I got to thinking as I was walking on the familiar beach path a few days ago that I’ve walked that path as many different girls: a teenage girl, a college girl, a girl in love, a heartbroken girl, a confused, sad, joyful and excited girl. A girl arm and arm with her mom, her dad, her best friends and her sisters. No matter who happened to show up as me that summer, I consistently walked or ran that path by the water and the lava rocks and the giant sea turtles as many times as possible before the sad departure day arrived.
It’s strange how a place can remind you of who you once were and what you once were like. I’m laughing now at how timely it is for me to visit that path at this point in my own path when I’m starting a new career and hoping for the best and trying not to be terrified of the worst. This path has been good for me these past few days to remember why I’m doing this, to remember the parts of me that love and have always loved to write. The part of me that told people at age five that I was going to be an Author. The eight-year-old me that made up stories and read them aloud to my class. The college me that competed in a slam poetry contest (yes, yes I did that).

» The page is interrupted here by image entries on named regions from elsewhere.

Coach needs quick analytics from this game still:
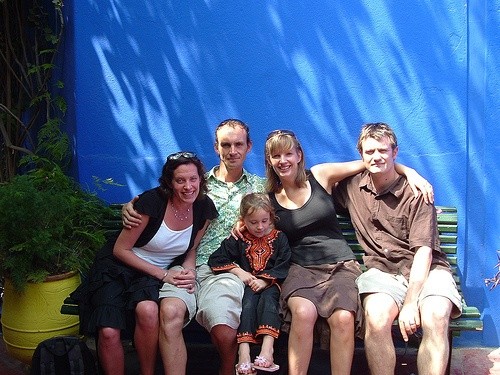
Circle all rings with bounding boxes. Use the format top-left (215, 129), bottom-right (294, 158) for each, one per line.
top-left (410, 321), bottom-right (415, 325)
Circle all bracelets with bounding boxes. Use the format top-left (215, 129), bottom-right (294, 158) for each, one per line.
top-left (189, 268), bottom-right (197, 274)
top-left (161, 270), bottom-right (169, 280)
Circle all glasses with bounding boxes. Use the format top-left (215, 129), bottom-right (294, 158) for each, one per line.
top-left (167, 152), bottom-right (197, 161)
top-left (266, 129), bottom-right (295, 142)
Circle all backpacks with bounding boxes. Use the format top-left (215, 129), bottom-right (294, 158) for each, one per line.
top-left (31, 337), bottom-right (96, 375)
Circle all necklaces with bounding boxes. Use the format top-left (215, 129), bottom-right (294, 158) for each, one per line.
top-left (171, 201), bottom-right (190, 220)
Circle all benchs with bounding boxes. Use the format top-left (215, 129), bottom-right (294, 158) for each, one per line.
top-left (62, 207), bottom-right (483, 375)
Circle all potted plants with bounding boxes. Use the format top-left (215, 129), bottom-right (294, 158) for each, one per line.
top-left (0, 34), bottom-right (121, 364)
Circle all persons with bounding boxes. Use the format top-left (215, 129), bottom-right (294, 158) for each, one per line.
top-left (70, 151), bottom-right (220, 375)
top-left (227, 130), bottom-right (434, 375)
top-left (208, 192), bottom-right (292, 375)
top-left (334, 122), bottom-right (462, 375)
top-left (121, 119), bottom-right (268, 375)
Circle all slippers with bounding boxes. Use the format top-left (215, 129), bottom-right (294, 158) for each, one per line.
top-left (252, 357), bottom-right (280, 372)
top-left (236, 362), bottom-right (257, 375)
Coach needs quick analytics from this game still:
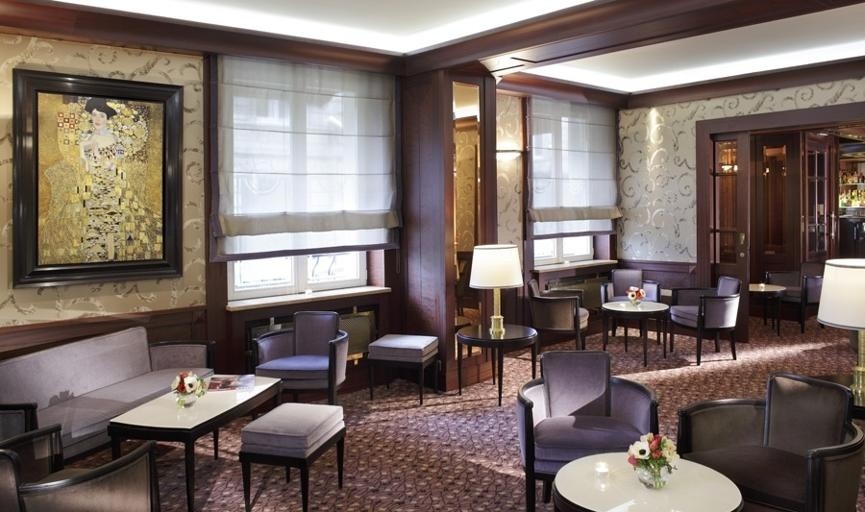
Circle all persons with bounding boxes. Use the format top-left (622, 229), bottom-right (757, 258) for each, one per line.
top-left (81, 98), bottom-right (162, 261)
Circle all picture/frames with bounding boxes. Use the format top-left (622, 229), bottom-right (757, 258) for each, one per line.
top-left (13, 68), bottom-right (184, 289)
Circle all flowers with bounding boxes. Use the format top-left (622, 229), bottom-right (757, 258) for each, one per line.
top-left (168, 369), bottom-right (207, 408)
top-left (625, 286), bottom-right (646, 300)
top-left (627, 432), bottom-right (680, 486)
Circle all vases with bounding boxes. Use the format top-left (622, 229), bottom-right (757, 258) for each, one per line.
top-left (632, 299), bottom-right (641, 307)
top-left (181, 394), bottom-right (197, 408)
top-left (638, 470), bottom-right (669, 490)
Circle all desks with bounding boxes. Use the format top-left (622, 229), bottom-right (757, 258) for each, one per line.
top-left (457, 323), bottom-right (538, 407)
top-left (810, 374), bottom-right (865, 420)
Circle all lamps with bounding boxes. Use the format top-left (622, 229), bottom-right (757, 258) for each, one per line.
top-left (817, 258), bottom-right (865, 408)
top-left (469, 244), bottom-right (524, 339)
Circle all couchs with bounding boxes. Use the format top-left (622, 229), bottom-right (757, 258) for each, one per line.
top-left (251, 310), bottom-right (350, 420)
top-left (518, 351), bottom-right (659, 511)
top-left (0, 324), bottom-right (213, 461)
top-left (758, 261), bottom-right (824, 333)
top-left (676, 372), bottom-right (865, 512)
top-left (600, 268), bottom-right (661, 344)
top-left (1, 423), bottom-right (161, 512)
top-left (670, 276), bottom-right (743, 365)
top-left (528, 279), bottom-right (590, 354)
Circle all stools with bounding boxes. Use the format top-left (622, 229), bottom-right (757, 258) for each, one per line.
top-left (239, 402), bottom-right (347, 512)
top-left (367, 333), bottom-right (438, 405)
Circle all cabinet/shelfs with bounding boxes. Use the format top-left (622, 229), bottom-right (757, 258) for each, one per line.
top-left (840, 159), bottom-right (865, 208)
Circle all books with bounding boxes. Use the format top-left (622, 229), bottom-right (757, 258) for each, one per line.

Those parts of us. Remember them? They’re still there, but sometimes we quiet them and hush them until we convince ourselves they’ve gone away. We do this because we are clinging to the reliable things like schedules, and financial goals and to-do lists and things that aren’t bad but when they are our rock, we feel no need for anything else—a hobby, a passion, a savior.
On my beach path, I’ve been assured the parts of me I’d forgotten have not actually gone away. Neither have yours. I’ve also been assured that we owe it to ourselves to be honest about who we are. To let what we’ve let die a little come back to life. This often means taking little steps like signing up to be in the chorus of a community theater production, taking a substitute teaching gig, knitting a scarf for a friend. Whatever it is that taps into that part of you you’ve been keeping under the surface, into that thing you once loved and were good at and others told you so.
Find the walking path, or the city, or the house or the park that will remind you of this. Go there, walk around and remember what it was. Remember who you were.